Je suis fermement convaincu que la démocratie réelle d’un système politique se mesure à l’aune des opportunités concrètes qu’il est en mesure d’offrir à ses concitoyens, et à la possibilité qui est consentie à chacun de se confronter avec de telles opportunités. Il faut absolument éviter que dans les carrières universitaires et de recherche il n’y ait des générations fortement désavantagées à cause de choix arbitraires. Avec les dispositions de la loi 133, les jeunes talents nés il y a trente - quarante ans ont leur possibilité d’accès à la recherche et à la carrière universitaire barrée, et ceci bien qu’ils soient très capables de donner d’importantes contributions innovatrices. De ce fait, on porte atteinte de façon irrémédiable au principe d’égalité et au droit que doivent avoir tous les jeunes, quelle que soit leur date de naissance fortuite, de réaliser leurs choix, si ceux ci sont proportionnels à leurs capacités. Embaucher de nouveaux chercheurs sur la base de leur mérite, à travers de justes concours, en utilisant avec la plus grande urgence les ressources mises à disposition, et en en trouvant de nouvelles, est une nécessité vitale pour garantir l’avenir de notre pays dans un monde qui doit faire face à de graves urgences planétaires ; mais c’est aussi une obligation constitutionnelle, si nous voulons que notre Loi fondamentale ne reste pas lettre morte.
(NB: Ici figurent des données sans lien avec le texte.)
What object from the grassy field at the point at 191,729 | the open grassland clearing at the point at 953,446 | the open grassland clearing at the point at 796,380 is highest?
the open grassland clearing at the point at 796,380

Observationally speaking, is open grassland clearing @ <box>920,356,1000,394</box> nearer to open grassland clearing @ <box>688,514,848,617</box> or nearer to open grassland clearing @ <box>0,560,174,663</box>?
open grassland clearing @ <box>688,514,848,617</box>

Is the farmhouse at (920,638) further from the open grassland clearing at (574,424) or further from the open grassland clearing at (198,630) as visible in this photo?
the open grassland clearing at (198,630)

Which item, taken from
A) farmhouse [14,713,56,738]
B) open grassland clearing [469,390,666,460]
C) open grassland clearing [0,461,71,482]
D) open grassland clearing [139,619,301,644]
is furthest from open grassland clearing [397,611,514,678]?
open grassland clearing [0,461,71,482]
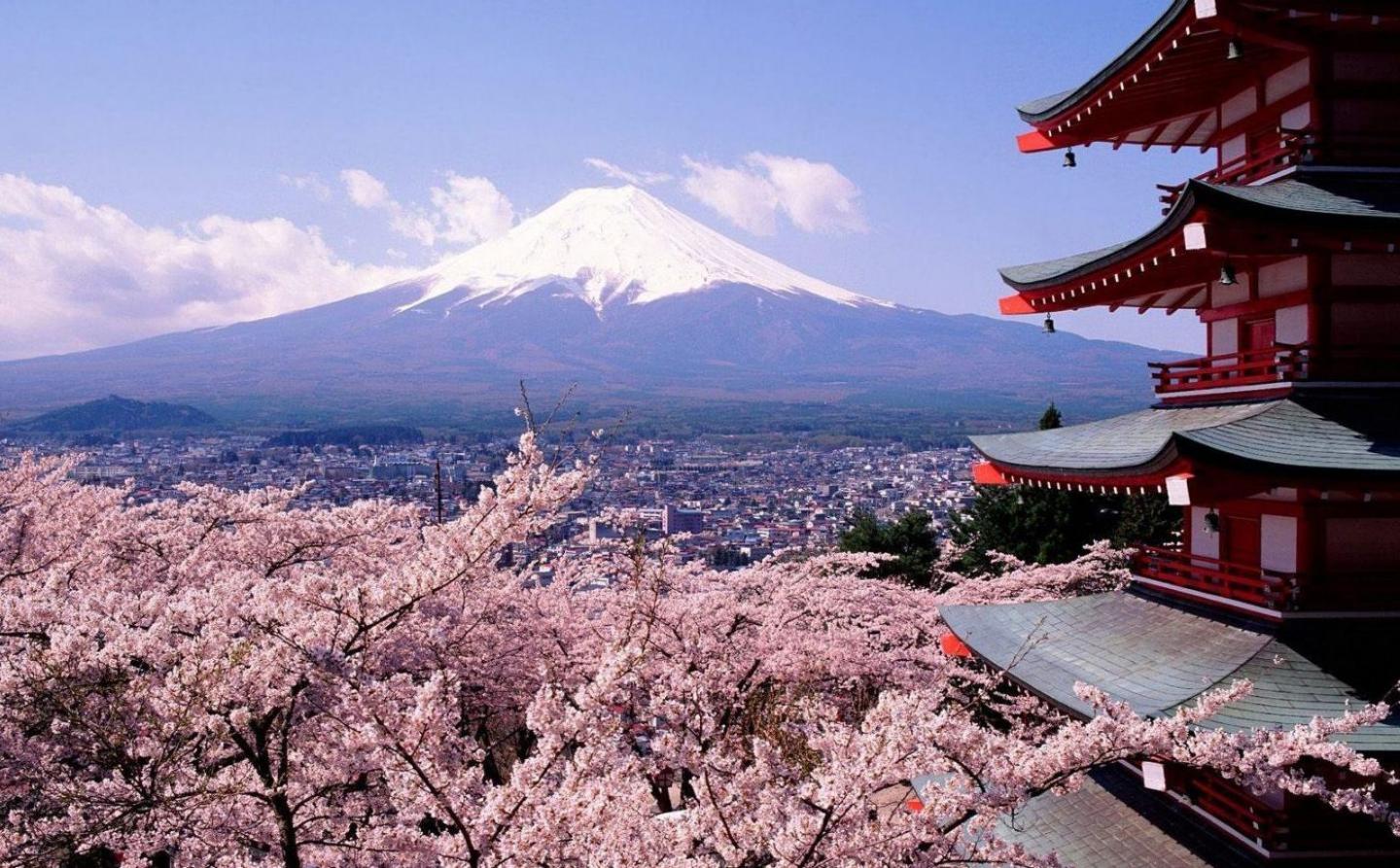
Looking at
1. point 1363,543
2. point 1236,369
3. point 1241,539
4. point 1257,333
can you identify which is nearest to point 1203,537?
point 1241,539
Le directeur de l’Ecole Normale Supérieure, Salvatore Settis, écrivait récemment qu’un pays qui oblige ses jeunes talents à émigrer détruit son propre avenir. Les étudiants ont très bien compris quel est l’enjeu, et ils sont descendus dans la rue, ils ont occupé les universités, ils ont organisé des cours sur les places publiques. Ils défendent leur avenir, et les enseignants ne peuvent qu’être avec eux.
Giorgio Parisi
Physicien (physique théorique), professeur et membre de la National Academy of Sciences.